Sebuah bangsa tidak akan mungkin bangkit, ketika rasa hina masih ada padanya. Rasa izzah akan membuat siapapun dihargai oleh yang lain. Untuk membangun izzah itu, diperlukan kesungguhan dalam mendekatkan diri kepadaAllah dan tekad untuk menanggalkan segala bentuk dosa. Karena kemuliaan itu memang hanya milik Allah.
Syetan dari golongan jin maupun manusia, tidak akan berhenti menjerumuskan manusia. Setiap waktu, setiap saat, setiap kesempatan, mereka akan terus memompa manusia untuk mengikuti jalannya. Menampakkan kepada manusia bahwa mencari uang itu tidak perlu susah-susah. lkuti saja judi, jual togel, taruhan dengan perahu-perahuan kecil di got, taruhan nomor mobil yang masuk terminal.

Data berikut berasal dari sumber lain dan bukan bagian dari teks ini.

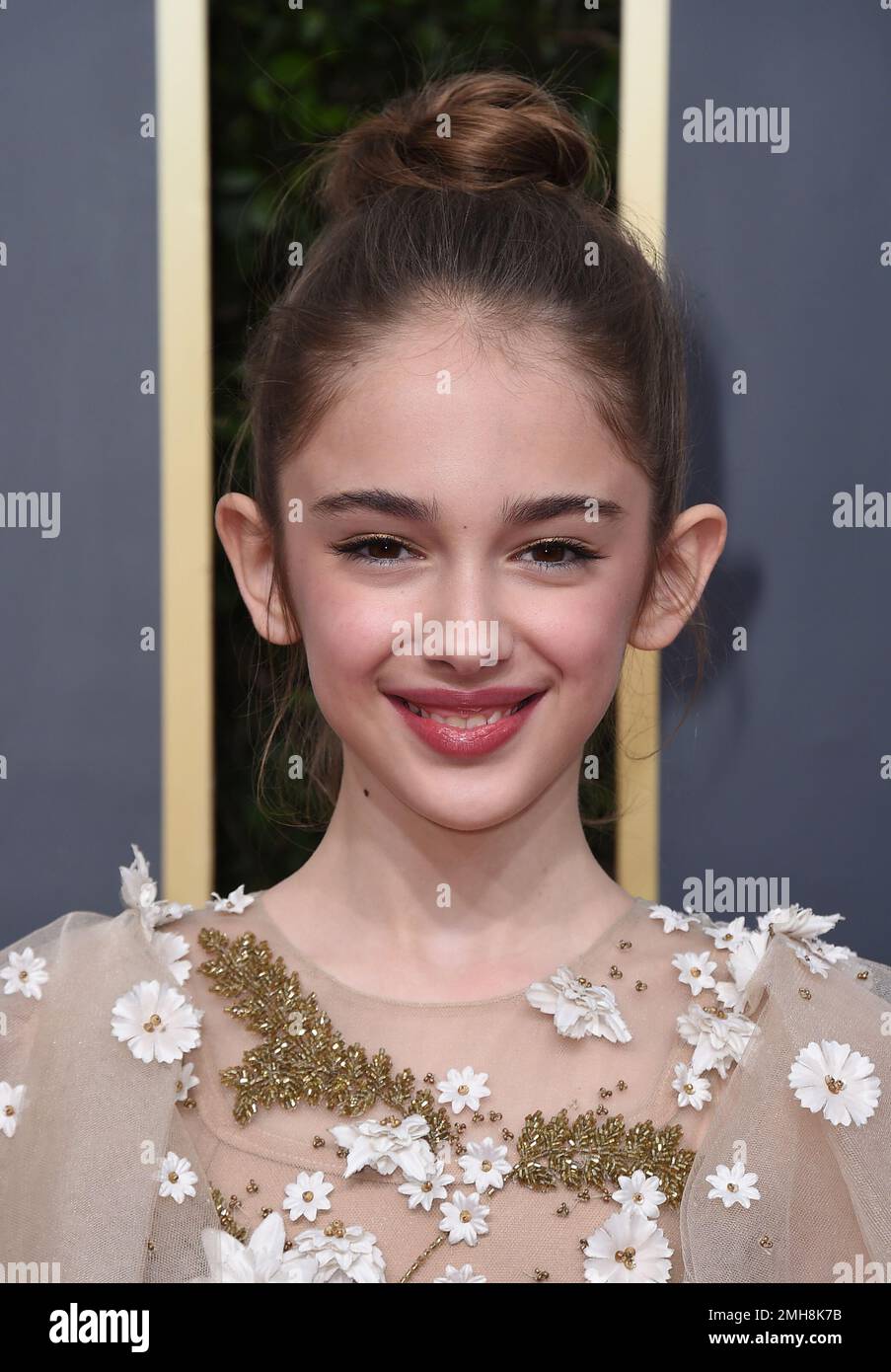 Julia Butters arrives at the 77th annual Golden Globe Awards at the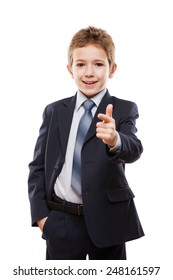 Handsome Smiling Child Boy In Business Suit Index Finger Pointing Direction Way Or Campaign Agitating Choice White Isolated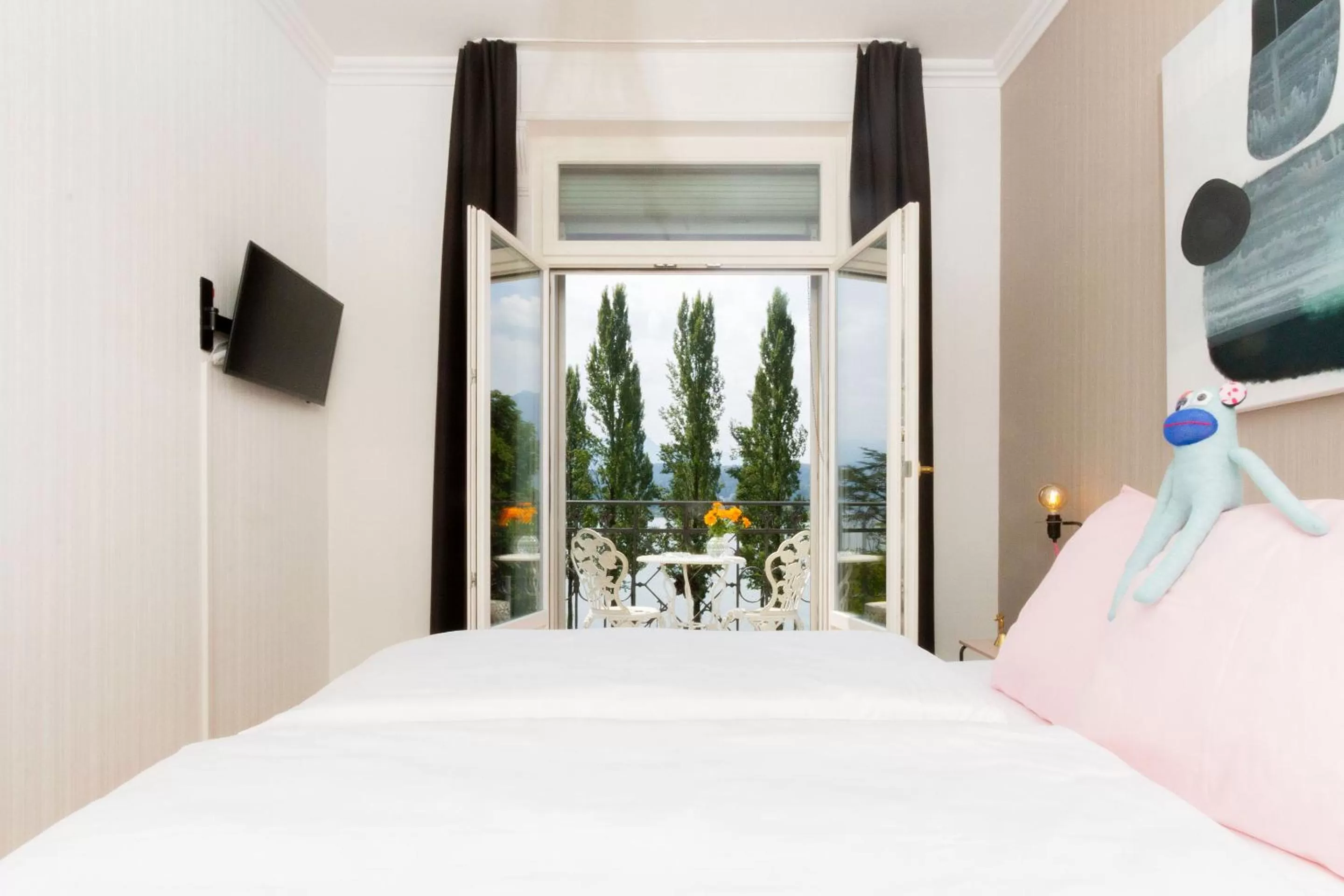 Photo of the whole room, Bed in Hotel Beau Séjour Lucerne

Pokoknya, yang penting dapat uang dengan mudah.
Syetan terus mengipasi nafsu manusia. Tak apa menjual diri bagi perempuan. Berpindah dari satu laki-laki ke laki-laki lain. Duitnya besar. Tipnya lebih besar. Bisa dapat uang banyak dalam waktu yang cepat dan dengan cara yang mudah. Tetapi yang terjadi kemudian adalah bencana dan kehinaan. Penyakit HIV/AIDS kini bahkan telah merasuk ke kota-kota kecil.
Syetan bahkan terus memompa manusia. Bagaimana mengembangkan segala macam kelezatan hawa nafsu, dengan berbagai cara yang semakin baru. Dahulu orang mabuk harus meminum arak di kantong kulit. Kini orang bisa minum pil kecil, yang mudah disimpan, dan ringan di bawa ke mana-mana.
Jadi, bencana yang terjadi dosalah penyebabnya. Dan di sinilah syaitan sangat berperan besar. Karena dialah penyebab utama terjerumusnya manusia ke dalam dosa. Seperti yang dinash dalam Al-Qur’an; “Sesungguhnya syetan menginginkan untuk menjadikan diantara kalian permusuhan dan saling benci pada minuman keras dan perjudian, serta ingin memalingkan dari dzikir kepada Allah dan dari shalat. Maka, tidakkah kalian mau berhenti?” (QS. Al-Maidah: 31).
Pertanyaan ini harus dijawab oleh semua orang. Terutama mereka yang sudah tidak punya hati nurani. Yang hatinya tertutup dari cahaya petunjuk. Yang tidak bisa hidup kecuali dengan dosa. Tetapi pertanyaan ini juga harus dijawab oleh orang-orang beriman. Bagaimana mereka harus menghentikan segala macam kerusakan akibat tipu daya syetan, dan akibat ada orang-orang yang menuhankan hawa nafsu.
Tanpa itu semua, bencana ini bisa menimpa semua pihak. Orang-orang yang sok berani melawan Allah, melawan hokum Allah, sesungguhnya mereka itu bukan siapa-siapa. Mereka tidak akan bisa menembus bumi atau menyamai tingginya gunung. Maka, segala kekacauan ini harus dihentikan.